Price from £18,000 (est)
On sale 2012
What is it? More practical and still decentto drive (hopefully)
We understand You need an MPV, but you don’t want to end up driving around in a sloppy old bus. That’s fair enough – and the current Zafira does a pretty good job as an MPV that still steers reasonably well.
By the time the next version arrives, the Ford C-Max will have been around for a couple of years – and that, judging by Ford’s other dynamically strong cars, could well give the Vauxhall a run for the money.
Vauxhall will need to improve on the current car’s handling, then, as well as improve the flexibility of the seating. We expect the third row of seats to still stow neatly into the floor, but we’re looking forward to a much more flexible and easy-to-use second row.
Price from £11,000 (est)
On sale February
What is it? A rival for the Citroën C3 Picasso and Nissan Note
Want a bit of MPV practicality and flexibility, but don’t need something massive? The Kia Venga could be the answer.
At a little more than 4m long, the Venga’s no monster, but it looks good and has a roomy cabin. The sliding 60/40 rear bench also folds flat into the floor when it’s not needed.
Two petrol and two diesel engines will be available and, like other Hyundai and Kia products, they will have eco-driving features such as an engine stop-start system, gearshift indicator and low-friction tyres.
Safety is high on the agenda, too. Electronic stability control and six airbags come as standard – Kia is confident of a maximum five-star Euro NCAP rating for its new MPV.
Price from £14,000 (est)
On sale Mid 2010
What is it? A mixture of mini-MPV and Rolls-Royce
No, the second-generation Meriva isn’t getting a V12 engine, but it will feature Rolls-Royce Phantom-style rear-hinged back doors for easier access to the cabin.
Called Flexdoors, these open to 90 degrees and were previewed on the near-production-ready Meriva concept car at the Geneva motor show in 2008. They will make the Meriva a useful little car for those who need excellent access to the rear of the cabin – to fit child seats, for example. To comply with EU regulations, the rear doors will open only when the car is stationary.

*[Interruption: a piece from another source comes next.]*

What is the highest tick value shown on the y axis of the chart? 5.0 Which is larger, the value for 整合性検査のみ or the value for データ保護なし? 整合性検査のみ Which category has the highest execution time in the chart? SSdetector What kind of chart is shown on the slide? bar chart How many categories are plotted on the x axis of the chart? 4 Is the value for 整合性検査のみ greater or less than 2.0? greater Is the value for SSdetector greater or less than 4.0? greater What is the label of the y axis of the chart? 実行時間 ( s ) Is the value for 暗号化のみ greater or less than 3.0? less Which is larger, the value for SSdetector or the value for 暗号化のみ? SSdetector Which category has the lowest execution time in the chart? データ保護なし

The Meriva will also feature an adaptable centre console that slides fore and aft.
Price from £20,000 (est)
On sale Autumn
What is it? Two new full-size MPVs to replace some old hands
The Sharan and Alhambra will have been on sale for 15 years by the time new versions of each appear next year. That’s more than double the lifespan of many cars, so these latest full-size MPVs won’t come a moment too soon for Volkswagen and Seat.
The digital image here pictures the Sharan, complete with the nose from the latest Golf. It also shows the car with a sliding side door which, although a potentially heavier and more expensive design, would certainly make life easier in car parks – especially if it comes with automatic operation like on the Citroën C8 and Peugeot 807. Volkswagen and Seat acknowledge that there’s been some speculation about the sliding door, but won’t confirm, or even hint at, whether it will feature. Look out for an answer early in the new year on whatcar.com.
We’re still in the dark over the seating configurations of the new Sharan and Alhambra, too, but it’s likely that both cars will remain seven-seaters. While there’s plenty of flexibility in the layout of the current models, and bags of space, the seats are heavy and cumbersome. VW and Seat need some of the easy operation techniques of newer MPVs, such as the Chrysler Grand Voyager and Citroën Grand C4 Picasso.
The VW/Seat platform was also once used for the Ford Galaxy, but Ford has already gone its own way, replacing its big MPV three years ago.
Old favourites die hard
Seat can’t wait for the new Alhambra to come along.
It says it still sells around a thousand of the current model (right) each year, old though it is, and reckons customer research has identified strong brand loyalty among buyers.